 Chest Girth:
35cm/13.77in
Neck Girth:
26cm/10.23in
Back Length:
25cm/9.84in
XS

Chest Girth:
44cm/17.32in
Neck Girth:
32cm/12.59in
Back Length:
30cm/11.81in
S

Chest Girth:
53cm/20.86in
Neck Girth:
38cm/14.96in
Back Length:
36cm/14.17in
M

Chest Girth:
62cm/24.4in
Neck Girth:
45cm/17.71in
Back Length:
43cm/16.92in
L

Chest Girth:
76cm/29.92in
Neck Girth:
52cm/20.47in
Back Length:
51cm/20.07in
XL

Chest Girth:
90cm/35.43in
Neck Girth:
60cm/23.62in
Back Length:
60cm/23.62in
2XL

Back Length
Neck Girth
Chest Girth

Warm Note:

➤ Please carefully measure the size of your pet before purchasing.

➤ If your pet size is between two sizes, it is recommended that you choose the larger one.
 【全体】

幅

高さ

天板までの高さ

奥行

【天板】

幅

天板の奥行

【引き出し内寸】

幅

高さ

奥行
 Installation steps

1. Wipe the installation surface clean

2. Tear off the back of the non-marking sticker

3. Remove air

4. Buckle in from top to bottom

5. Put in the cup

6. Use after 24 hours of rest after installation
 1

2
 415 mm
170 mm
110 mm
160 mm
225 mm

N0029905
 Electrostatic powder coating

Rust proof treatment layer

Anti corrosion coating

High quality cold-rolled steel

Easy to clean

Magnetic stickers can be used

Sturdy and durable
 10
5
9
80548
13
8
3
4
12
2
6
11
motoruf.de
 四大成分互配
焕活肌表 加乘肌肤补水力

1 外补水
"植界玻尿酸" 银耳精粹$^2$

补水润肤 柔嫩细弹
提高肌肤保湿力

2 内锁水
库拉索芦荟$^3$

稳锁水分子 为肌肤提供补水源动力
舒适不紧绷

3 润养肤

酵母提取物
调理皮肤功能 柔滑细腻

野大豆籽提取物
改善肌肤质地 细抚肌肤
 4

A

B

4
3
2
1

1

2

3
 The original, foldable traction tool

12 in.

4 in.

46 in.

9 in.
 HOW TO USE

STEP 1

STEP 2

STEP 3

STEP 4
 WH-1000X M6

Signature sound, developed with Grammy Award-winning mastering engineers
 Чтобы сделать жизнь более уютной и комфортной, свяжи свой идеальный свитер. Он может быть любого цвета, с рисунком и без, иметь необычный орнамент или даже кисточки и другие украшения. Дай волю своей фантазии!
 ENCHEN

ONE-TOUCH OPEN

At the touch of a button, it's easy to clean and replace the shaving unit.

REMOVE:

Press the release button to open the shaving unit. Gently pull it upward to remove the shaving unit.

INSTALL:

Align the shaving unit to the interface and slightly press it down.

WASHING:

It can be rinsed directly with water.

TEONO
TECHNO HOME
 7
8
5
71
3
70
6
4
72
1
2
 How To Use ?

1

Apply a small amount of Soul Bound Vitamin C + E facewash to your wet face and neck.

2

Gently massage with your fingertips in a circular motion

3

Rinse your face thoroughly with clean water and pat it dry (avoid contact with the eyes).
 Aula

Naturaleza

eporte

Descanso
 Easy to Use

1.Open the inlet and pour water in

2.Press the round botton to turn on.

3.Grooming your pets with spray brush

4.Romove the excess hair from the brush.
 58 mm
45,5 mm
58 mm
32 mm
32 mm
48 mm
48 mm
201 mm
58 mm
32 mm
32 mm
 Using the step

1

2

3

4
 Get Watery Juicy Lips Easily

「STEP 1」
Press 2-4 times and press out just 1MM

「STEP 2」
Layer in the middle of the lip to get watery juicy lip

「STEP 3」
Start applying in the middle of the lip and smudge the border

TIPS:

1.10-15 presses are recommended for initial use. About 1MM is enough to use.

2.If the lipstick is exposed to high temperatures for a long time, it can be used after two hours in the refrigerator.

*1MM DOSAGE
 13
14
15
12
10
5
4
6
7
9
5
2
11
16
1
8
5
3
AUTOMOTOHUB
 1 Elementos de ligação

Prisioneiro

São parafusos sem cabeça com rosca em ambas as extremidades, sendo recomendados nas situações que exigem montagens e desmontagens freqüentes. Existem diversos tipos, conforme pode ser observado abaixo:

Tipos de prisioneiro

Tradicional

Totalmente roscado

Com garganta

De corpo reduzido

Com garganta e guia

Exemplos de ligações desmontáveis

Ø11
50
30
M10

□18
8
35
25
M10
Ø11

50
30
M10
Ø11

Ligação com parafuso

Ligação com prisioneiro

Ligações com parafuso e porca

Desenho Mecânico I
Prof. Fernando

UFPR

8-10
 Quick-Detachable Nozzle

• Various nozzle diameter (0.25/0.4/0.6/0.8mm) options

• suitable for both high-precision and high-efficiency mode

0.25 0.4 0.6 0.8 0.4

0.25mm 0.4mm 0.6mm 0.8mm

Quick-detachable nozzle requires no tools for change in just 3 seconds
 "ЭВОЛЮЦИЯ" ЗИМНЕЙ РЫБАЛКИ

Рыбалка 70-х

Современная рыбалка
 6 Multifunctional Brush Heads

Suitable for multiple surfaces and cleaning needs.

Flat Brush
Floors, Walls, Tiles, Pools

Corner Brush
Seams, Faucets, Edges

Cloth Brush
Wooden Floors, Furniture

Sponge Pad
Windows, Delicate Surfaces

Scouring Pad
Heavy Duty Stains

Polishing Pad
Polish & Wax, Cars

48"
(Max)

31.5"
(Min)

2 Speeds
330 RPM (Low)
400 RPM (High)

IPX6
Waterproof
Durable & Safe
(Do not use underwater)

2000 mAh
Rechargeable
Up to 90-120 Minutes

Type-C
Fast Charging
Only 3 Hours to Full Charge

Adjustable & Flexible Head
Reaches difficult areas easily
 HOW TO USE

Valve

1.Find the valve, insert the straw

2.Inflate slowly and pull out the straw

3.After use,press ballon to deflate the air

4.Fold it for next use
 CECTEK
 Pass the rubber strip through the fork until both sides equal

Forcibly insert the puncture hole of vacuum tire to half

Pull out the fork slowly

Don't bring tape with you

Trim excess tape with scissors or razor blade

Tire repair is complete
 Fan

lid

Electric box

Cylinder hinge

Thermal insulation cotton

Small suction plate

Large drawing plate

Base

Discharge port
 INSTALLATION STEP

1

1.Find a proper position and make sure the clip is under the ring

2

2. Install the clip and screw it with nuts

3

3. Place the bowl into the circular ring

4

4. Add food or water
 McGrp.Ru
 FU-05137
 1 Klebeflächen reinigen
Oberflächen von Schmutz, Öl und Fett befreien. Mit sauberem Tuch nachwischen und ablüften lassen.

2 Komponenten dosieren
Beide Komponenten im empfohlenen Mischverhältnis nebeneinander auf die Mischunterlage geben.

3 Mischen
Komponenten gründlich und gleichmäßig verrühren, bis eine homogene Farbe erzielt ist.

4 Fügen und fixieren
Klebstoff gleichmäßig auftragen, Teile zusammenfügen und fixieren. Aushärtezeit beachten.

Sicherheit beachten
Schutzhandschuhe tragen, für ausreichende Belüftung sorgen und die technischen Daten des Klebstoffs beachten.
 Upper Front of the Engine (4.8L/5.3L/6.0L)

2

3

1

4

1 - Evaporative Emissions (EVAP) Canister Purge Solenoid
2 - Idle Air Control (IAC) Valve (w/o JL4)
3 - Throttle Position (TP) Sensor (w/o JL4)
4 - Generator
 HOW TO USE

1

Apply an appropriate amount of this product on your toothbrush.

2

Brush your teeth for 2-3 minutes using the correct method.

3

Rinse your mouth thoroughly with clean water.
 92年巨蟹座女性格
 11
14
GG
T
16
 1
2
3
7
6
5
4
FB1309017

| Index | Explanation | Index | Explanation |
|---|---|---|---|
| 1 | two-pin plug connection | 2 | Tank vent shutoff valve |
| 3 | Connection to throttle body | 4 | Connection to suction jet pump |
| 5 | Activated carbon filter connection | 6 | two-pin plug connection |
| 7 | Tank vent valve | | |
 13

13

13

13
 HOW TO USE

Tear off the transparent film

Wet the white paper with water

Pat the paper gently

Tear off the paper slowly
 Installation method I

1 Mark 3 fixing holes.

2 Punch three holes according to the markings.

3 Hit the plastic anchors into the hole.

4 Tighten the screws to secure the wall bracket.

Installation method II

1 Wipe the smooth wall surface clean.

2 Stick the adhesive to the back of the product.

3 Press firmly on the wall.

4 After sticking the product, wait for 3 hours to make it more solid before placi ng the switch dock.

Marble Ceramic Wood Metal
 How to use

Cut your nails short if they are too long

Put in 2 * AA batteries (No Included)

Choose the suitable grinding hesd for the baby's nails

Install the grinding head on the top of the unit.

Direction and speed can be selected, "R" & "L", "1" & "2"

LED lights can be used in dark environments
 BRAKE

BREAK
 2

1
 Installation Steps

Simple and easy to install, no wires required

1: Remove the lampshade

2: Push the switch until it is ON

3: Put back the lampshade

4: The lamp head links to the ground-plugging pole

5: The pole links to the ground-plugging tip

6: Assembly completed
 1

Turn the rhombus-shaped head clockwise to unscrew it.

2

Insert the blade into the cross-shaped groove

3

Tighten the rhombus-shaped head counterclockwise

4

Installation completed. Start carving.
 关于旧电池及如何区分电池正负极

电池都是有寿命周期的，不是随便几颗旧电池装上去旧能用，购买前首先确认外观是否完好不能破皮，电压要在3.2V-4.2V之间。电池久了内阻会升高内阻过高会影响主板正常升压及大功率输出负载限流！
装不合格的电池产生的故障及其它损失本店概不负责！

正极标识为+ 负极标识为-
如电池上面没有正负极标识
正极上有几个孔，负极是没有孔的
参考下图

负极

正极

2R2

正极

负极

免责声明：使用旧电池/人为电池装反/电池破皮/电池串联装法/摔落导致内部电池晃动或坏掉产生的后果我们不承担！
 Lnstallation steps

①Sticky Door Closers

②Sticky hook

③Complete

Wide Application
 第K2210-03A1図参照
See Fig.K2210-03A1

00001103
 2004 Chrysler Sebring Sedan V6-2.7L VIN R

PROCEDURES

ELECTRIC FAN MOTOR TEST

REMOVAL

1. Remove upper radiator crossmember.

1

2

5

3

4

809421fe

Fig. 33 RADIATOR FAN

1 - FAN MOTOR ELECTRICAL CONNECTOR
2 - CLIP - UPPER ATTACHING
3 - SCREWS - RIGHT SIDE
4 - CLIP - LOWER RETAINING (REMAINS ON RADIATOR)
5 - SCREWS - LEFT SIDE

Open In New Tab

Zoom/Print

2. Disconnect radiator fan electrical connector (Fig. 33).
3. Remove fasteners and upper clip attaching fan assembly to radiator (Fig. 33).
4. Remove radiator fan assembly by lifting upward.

§ Task: A single number is asked for: how many lines in the entries above hold the string "Tear".

§ Exercise result: 3